### Given entries
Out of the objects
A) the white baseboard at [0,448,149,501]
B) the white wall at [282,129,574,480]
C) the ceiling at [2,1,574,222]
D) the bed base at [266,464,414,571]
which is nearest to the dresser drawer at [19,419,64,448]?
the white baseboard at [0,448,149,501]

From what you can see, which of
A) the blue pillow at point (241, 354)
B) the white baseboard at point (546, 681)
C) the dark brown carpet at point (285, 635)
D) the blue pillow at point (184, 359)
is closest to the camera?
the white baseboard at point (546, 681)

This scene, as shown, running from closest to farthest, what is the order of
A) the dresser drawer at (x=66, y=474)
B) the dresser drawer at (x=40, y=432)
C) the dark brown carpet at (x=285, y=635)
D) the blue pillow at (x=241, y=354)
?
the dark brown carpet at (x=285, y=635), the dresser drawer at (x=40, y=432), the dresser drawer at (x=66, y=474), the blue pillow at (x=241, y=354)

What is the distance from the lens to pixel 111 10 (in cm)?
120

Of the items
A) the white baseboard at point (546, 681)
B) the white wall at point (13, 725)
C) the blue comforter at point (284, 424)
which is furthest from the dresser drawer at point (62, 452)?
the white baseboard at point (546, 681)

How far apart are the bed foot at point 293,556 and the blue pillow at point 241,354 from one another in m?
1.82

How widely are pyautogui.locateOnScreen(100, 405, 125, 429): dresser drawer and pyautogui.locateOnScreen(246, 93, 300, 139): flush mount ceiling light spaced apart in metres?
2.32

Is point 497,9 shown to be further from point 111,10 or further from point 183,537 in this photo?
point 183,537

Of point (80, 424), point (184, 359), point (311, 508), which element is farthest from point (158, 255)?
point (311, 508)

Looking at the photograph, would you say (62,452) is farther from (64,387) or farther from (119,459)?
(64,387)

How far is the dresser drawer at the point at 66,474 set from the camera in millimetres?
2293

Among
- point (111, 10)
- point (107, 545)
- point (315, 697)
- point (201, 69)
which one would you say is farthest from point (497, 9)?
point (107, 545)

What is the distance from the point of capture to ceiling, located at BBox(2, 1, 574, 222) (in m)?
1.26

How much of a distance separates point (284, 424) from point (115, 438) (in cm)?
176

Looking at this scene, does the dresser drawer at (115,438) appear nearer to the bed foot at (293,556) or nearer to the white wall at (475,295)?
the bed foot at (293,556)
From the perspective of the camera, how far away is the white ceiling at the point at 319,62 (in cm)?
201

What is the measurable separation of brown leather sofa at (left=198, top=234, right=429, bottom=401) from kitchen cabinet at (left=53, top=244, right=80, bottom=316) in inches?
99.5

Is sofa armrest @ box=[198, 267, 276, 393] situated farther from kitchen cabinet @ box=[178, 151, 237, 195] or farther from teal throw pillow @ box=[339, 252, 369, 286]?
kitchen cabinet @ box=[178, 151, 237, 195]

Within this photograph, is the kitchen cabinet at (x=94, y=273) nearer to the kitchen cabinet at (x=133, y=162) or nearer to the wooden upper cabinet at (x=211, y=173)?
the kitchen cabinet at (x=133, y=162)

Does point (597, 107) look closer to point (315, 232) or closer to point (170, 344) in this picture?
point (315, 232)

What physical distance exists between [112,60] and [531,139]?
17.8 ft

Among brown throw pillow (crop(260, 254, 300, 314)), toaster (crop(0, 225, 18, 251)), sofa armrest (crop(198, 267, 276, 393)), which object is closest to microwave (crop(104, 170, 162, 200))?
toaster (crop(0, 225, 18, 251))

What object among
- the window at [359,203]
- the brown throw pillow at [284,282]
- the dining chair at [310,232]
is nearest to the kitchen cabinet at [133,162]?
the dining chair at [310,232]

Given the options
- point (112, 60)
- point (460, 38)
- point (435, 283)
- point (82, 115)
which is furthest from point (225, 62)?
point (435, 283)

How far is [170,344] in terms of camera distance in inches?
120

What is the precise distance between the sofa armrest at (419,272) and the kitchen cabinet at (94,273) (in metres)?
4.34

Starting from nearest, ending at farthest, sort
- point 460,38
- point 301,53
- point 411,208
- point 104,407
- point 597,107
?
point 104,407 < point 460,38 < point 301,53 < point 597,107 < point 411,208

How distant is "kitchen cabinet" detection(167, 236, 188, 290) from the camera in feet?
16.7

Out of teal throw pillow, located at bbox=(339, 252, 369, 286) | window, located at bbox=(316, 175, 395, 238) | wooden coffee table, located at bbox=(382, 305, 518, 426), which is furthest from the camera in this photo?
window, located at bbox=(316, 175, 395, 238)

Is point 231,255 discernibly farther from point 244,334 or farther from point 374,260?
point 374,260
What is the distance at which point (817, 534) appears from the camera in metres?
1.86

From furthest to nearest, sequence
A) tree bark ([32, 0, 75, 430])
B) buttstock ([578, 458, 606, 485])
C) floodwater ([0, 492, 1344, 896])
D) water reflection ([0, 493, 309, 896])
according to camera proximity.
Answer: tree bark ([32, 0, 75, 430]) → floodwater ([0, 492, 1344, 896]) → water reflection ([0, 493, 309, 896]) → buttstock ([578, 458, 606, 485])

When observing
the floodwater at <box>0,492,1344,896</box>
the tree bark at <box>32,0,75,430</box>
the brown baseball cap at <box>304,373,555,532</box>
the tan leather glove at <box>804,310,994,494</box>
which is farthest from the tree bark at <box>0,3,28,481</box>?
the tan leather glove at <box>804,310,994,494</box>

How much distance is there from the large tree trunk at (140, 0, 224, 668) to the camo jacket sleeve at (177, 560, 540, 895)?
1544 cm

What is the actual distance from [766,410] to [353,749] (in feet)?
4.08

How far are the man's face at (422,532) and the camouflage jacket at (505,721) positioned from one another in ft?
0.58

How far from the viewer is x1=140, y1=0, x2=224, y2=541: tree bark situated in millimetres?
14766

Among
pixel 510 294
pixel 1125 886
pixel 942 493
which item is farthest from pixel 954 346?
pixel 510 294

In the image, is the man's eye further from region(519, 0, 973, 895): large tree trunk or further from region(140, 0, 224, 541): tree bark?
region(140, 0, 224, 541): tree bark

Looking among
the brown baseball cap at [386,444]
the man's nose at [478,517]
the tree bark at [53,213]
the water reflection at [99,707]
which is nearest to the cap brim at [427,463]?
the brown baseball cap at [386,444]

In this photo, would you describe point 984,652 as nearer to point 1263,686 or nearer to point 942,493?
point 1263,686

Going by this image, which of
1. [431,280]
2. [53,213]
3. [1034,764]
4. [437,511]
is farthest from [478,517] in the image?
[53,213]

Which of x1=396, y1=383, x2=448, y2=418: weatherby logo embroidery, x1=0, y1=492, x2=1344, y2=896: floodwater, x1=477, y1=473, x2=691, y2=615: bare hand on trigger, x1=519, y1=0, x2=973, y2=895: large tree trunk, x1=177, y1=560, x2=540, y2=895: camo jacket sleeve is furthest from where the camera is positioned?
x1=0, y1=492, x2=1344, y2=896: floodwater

### Objective
Write out the data exactly as it stands.

### Correct response
Out of the objects
A) the white baseboard at [0,448,149,501]
B) the white wall at [282,129,574,480]
C) the ceiling at [2,1,574,222]
D) the bed base at [266,464,414,571]
which is nearest to the dresser drawer at [19,419,64,448]?
the white baseboard at [0,448,149,501]

From what you can see, which of
A) the blue pillow at point (241, 354)
B) the white baseboard at point (546, 681)
C) the dark brown carpet at point (285, 635)
D) the blue pillow at point (184, 359)
is closest to the camera?
the white baseboard at point (546, 681)

This scene, as shown, running from closest to farthest, what is the order of
A) the dresser drawer at (x=66, y=474)
B) the dresser drawer at (x=40, y=432)
C) the dark brown carpet at (x=285, y=635)
D) the blue pillow at (x=241, y=354)
?
the dark brown carpet at (x=285, y=635), the dresser drawer at (x=40, y=432), the dresser drawer at (x=66, y=474), the blue pillow at (x=241, y=354)

What is the distance from the lens to pixel 111 10 (in cm)?
120

Of the items
A) the white baseboard at point (546, 681)
B) the white wall at point (13, 725)
C) the blue comforter at point (284, 424)
which is furthest from the dresser drawer at point (62, 452)?
the white baseboard at point (546, 681)

How far apart are the bed foot at point 293,556 and the blue pillow at point 241,354 from one another in m?
1.82

How widely are pyautogui.locateOnScreen(100, 405, 125, 429): dresser drawer and pyautogui.locateOnScreen(246, 93, 300, 139): flush mount ceiling light spaced apart in metres?
2.32

Is point 497,9 shown to be further from point 111,10 or further from point 183,537 in this photo?
point 183,537

Of point (80, 424), point (184, 359), point (311, 508), which element is farthest from point (158, 255)?
point (311, 508)

Looking at the photograph, would you say (62,452) is farther from (64,387) or farther from (119,459)?
(64,387)

How far is the dresser drawer at the point at 66,474 set from the camera in millimetres?
2293

Among
- point (111, 10)
- point (107, 545)
- point (315, 697)
- point (201, 69)
which one would you say is farthest from point (497, 9)?
point (107, 545)

What is the distance from the point of capture to ceiling, located at BBox(2, 1, 574, 222) (in m)?
1.26

How much of a distance separates point (284, 424) from point (115, 438) (in cm)?
176

Looking at this scene, does the dresser drawer at (115,438) appear nearer to the bed foot at (293,556) or nearer to the white wall at (475,295)?
the bed foot at (293,556)
From the perspective of the camera, how far away is the white ceiling at the point at 319,62 (in cm)?
201

What is the measurable separation of brown leather sofa at (left=198, top=234, right=429, bottom=401) from kitchen cabinet at (left=53, top=244, right=80, bottom=316) in inches?
99.5

Is sofa armrest @ box=[198, 267, 276, 393] situated farther from kitchen cabinet @ box=[178, 151, 237, 195] or farther from teal throw pillow @ box=[339, 252, 369, 286]?
kitchen cabinet @ box=[178, 151, 237, 195]

Within this photograph, is the kitchen cabinet at (x=94, y=273) nearer to the kitchen cabinet at (x=133, y=162) or nearer to the wooden upper cabinet at (x=211, y=173)?
the kitchen cabinet at (x=133, y=162)

Does point (597, 107) look closer to point (315, 232) or closer to point (170, 344) in this picture?
point (315, 232)

What physical distance exists between [112,60] and [531,139]?
17.8 ft

Among brown throw pillow (crop(260, 254, 300, 314)), toaster (crop(0, 225, 18, 251)), sofa armrest (crop(198, 267, 276, 393)), which object is closest to microwave (crop(104, 170, 162, 200))?
toaster (crop(0, 225, 18, 251))

What object among
- the window at [359,203]
- the brown throw pillow at [284,282]
- the dining chair at [310,232]
is nearest to the kitchen cabinet at [133,162]?
the dining chair at [310,232]

Given the options
- point (112, 60)
- point (460, 38)
- point (435, 283)
- point (82, 115)
which is furthest from point (225, 62)?
point (435, 283)

How far is [170,344] in terms of camera distance in inches?
120

What is the precise distance between the sofa armrest at (419,272) and the kitchen cabinet at (94,273) (in metres)?
4.34

Starting from nearest, ending at farthest, sort
- point 460,38
- point 301,53
- point 411,208
- point 104,407
- point 597,107
?
point 104,407 < point 460,38 < point 301,53 < point 597,107 < point 411,208

How distant is "kitchen cabinet" detection(167, 236, 188, 290) from the camera in feet?
16.7

Out of teal throw pillow, located at bbox=(339, 252, 369, 286) | window, located at bbox=(316, 175, 395, 238) | wooden coffee table, located at bbox=(382, 305, 518, 426), which is furthest from the camera in this photo?
window, located at bbox=(316, 175, 395, 238)

Is point 231,255 discernibly farther from point 244,334 or farther from point 374,260?
point 374,260
What is the distance at which point (817, 534) appears from the camera in metres?
1.86

From furthest to nearest, sequence
A) tree bark ([32, 0, 75, 430])
B) buttstock ([578, 458, 606, 485])
C) floodwater ([0, 492, 1344, 896])
D) water reflection ([0, 493, 309, 896])
according to camera proximity.
Answer: tree bark ([32, 0, 75, 430]) → floodwater ([0, 492, 1344, 896]) → water reflection ([0, 493, 309, 896]) → buttstock ([578, 458, 606, 485])

When observing
the floodwater at <box>0,492,1344,896</box>
the tree bark at <box>32,0,75,430</box>
the brown baseball cap at <box>304,373,555,532</box>
the tan leather glove at <box>804,310,994,494</box>
which is farthest from the tree bark at <box>0,3,28,481</box>?
the tan leather glove at <box>804,310,994,494</box>

How much distance is there from the large tree trunk at (140, 0, 224, 668) to the camo jacket sleeve at (177, 560, 540, 895)?
1544 cm

What is the actual distance from [766,410] to [353,749] (in feet)?
4.08

How far are the man's face at (422,532) and the camouflage jacket at (505,721) positioned from one another in ft?
0.58

How far from the viewer is x1=140, y1=0, x2=224, y2=541: tree bark situated in millimetres?
14766

Among
pixel 510 294
pixel 1125 886
pixel 942 493
which item is farthest from pixel 954 346?
pixel 510 294

In the image, is the man's eye further from region(519, 0, 973, 895): large tree trunk or further from region(140, 0, 224, 541): tree bark?
region(140, 0, 224, 541): tree bark

Looking among
the brown baseball cap at [386,444]
the man's nose at [478,517]
the tree bark at [53,213]
the water reflection at [99,707]
which is nearest to the cap brim at [427,463]?
the brown baseball cap at [386,444]

In this photo, would you describe point 984,652 as nearer to point 1263,686 or nearer to point 942,493?
point 1263,686

Going by this image, which of
1. [431,280]
2. [53,213]
3. [1034,764]
4. [437,511]
is farthest from [478,517] in the image?
[53,213]

Which of x1=396, y1=383, x2=448, y2=418: weatherby logo embroidery, x1=0, y1=492, x2=1344, y2=896: floodwater, x1=477, y1=473, x2=691, y2=615: bare hand on trigger, x1=519, y1=0, x2=973, y2=895: large tree trunk, x1=177, y1=560, x2=540, y2=895: camo jacket sleeve is furthest from where the camera is positioned?
x1=0, y1=492, x2=1344, y2=896: floodwater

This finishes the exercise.